What is expected:
Take the line that contains "How should river" as the first and the last line of the material as the final one; set down exactly the lines in that span.

Stored items from a collection
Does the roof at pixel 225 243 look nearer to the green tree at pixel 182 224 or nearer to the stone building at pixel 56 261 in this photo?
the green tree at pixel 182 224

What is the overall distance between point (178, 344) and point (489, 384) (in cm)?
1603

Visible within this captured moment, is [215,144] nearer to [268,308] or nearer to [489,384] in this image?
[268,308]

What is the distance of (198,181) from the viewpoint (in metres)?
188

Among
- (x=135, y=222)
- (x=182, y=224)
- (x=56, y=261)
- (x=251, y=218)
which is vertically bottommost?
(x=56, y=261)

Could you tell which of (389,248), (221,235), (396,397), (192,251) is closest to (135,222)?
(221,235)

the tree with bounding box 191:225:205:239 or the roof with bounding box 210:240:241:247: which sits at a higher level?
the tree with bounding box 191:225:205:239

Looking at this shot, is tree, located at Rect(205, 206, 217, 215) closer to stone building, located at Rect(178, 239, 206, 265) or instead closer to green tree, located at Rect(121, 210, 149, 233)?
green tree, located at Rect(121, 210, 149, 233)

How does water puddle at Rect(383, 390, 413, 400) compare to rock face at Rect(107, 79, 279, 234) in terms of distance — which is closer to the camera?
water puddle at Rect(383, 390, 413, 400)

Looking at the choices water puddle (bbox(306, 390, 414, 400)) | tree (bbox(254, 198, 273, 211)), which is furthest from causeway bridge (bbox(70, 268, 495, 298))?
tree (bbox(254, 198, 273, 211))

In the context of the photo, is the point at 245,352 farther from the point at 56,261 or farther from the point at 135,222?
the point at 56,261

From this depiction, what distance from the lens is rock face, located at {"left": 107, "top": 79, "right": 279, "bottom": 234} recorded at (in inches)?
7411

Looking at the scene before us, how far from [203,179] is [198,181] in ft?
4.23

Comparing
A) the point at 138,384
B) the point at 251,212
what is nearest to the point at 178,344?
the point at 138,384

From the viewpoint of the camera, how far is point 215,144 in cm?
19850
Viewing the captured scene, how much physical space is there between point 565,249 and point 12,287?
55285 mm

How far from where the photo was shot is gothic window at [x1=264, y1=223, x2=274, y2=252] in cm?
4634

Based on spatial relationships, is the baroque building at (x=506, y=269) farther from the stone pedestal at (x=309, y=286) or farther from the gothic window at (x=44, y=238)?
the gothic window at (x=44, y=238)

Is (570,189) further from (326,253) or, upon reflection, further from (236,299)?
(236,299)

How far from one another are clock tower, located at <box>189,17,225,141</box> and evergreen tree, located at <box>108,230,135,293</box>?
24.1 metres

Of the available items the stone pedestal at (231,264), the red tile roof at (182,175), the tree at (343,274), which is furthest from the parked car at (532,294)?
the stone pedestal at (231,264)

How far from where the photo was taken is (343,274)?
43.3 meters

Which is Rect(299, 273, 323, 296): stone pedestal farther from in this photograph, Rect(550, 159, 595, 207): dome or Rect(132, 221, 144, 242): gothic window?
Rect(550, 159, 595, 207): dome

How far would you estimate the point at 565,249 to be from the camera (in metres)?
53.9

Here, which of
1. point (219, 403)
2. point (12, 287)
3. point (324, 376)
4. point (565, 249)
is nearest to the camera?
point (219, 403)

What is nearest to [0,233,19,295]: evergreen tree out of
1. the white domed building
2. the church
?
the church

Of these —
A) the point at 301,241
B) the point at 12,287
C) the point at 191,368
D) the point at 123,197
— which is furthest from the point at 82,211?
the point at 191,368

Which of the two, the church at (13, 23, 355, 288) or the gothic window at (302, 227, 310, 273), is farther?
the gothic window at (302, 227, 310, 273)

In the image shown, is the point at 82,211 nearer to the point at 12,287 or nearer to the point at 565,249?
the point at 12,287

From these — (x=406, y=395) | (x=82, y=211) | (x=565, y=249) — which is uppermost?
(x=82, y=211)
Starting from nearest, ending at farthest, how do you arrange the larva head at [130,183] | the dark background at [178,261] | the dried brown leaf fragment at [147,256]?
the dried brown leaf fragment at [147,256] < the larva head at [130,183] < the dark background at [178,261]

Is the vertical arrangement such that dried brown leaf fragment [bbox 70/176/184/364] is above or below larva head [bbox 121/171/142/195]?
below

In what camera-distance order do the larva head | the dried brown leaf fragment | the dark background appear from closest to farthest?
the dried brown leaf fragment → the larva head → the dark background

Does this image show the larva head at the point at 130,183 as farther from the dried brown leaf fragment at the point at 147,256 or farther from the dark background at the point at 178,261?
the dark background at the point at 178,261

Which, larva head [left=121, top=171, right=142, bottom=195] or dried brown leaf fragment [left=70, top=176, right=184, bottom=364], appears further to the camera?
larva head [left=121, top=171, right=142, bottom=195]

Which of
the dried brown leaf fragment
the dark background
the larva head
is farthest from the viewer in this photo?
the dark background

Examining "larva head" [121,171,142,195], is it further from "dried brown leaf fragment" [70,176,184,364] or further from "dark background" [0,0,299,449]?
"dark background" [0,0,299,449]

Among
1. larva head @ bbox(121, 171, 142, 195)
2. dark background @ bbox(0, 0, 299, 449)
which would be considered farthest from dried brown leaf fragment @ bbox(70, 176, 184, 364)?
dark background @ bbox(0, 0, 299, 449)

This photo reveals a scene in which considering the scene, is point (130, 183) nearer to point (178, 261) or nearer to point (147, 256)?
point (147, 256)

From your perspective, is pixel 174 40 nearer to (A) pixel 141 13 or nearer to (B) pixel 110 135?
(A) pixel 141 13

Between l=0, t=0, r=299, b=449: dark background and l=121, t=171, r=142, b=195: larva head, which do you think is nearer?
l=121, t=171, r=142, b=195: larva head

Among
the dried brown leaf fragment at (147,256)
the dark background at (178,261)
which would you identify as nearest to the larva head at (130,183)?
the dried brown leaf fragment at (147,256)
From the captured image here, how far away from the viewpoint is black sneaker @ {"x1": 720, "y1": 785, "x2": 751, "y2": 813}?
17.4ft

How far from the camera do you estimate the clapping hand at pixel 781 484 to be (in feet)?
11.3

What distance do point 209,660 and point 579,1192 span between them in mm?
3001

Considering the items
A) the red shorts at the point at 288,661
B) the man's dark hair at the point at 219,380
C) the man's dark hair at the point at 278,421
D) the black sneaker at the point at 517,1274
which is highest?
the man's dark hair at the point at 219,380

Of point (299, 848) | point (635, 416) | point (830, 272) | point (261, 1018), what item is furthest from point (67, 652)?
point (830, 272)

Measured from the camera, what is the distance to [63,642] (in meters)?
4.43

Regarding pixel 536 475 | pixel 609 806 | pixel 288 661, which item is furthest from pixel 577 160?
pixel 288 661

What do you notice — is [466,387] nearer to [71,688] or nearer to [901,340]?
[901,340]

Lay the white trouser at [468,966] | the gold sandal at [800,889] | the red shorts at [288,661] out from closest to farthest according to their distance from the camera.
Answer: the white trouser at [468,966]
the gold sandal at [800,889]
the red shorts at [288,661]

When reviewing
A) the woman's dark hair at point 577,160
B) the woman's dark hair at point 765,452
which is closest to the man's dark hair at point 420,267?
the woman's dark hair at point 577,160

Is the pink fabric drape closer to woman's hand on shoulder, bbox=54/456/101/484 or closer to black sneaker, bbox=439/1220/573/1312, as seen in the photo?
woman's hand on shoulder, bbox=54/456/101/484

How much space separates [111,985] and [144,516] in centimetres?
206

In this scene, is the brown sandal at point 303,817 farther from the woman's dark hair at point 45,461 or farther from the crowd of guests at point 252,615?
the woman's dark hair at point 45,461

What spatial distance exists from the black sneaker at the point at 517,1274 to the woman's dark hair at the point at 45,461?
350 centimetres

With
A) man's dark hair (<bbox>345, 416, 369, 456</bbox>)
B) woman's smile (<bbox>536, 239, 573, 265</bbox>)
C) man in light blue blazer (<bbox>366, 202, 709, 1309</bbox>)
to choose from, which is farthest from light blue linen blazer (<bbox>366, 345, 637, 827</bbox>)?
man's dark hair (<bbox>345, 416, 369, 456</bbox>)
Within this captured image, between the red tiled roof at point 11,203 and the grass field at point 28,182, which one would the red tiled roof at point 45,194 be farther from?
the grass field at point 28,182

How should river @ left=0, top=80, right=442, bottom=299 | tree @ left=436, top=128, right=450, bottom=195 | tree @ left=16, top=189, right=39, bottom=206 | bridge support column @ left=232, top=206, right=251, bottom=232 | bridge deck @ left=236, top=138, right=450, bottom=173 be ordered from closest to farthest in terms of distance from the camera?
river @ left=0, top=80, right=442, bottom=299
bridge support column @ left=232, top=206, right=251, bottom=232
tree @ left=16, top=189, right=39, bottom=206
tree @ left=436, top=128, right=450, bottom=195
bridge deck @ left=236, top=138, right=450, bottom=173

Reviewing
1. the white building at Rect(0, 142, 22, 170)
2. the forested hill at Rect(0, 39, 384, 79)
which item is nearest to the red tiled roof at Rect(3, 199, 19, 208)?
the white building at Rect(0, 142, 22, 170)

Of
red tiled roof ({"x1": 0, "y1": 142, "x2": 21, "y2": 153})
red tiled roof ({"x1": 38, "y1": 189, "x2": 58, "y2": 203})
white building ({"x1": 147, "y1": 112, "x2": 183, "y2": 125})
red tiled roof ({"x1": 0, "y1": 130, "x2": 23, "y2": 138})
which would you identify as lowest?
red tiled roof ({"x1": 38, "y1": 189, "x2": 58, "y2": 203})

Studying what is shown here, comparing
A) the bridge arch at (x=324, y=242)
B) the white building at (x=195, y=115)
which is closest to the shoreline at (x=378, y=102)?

Task output:
How should river @ left=0, top=80, right=442, bottom=299 | tree @ left=436, top=128, right=450, bottom=195 | tree @ left=16, top=189, right=39, bottom=206 | bridge support column @ left=232, top=206, right=251, bottom=232 | bridge deck @ left=236, top=138, right=450, bottom=173 be ordered from closest to farthest in terms of distance from the camera?
river @ left=0, top=80, right=442, bottom=299
bridge support column @ left=232, top=206, right=251, bottom=232
tree @ left=16, top=189, right=39, bottom=206
tree @ left=436, top=128, right=450, bottom=195
bridge deck @ left=236, top=138, right=450, bottom=173

Reviewing
1. the white building at Rect(0, 142, 22, 170)
2. the forested hill at Rect(0, 39, 384, 79)
which item is nearest to the red tiled roof at Rect(3, 199, 19, 208)?
the white building at Rect(0, 142, 22, 170)

Of
red tiled roof ({"x1": 0, "y1": 142, "x2": 21, "y2": 153})
red tiled roof ({"x1": 38, "y1": 189, "x2": 58, "y2": 203})
white building ({"x1": 147, "y1": 112, "x2": 183, "y2": 125})
red tiled roof ({"x1": 0, "y1": 130, "x2": 23, "y2": 138})
which would you identify as lowest?
red tiled roof ({"x1": 38, "y1": 189, "x2": 58, "y2": 203})

Studying what is shown here, comparing
A) the bridge arch at (x=324, y=242)
B) the white building at (x=195, y=115)
which is closest to the shoreline at (x=378, y=102)?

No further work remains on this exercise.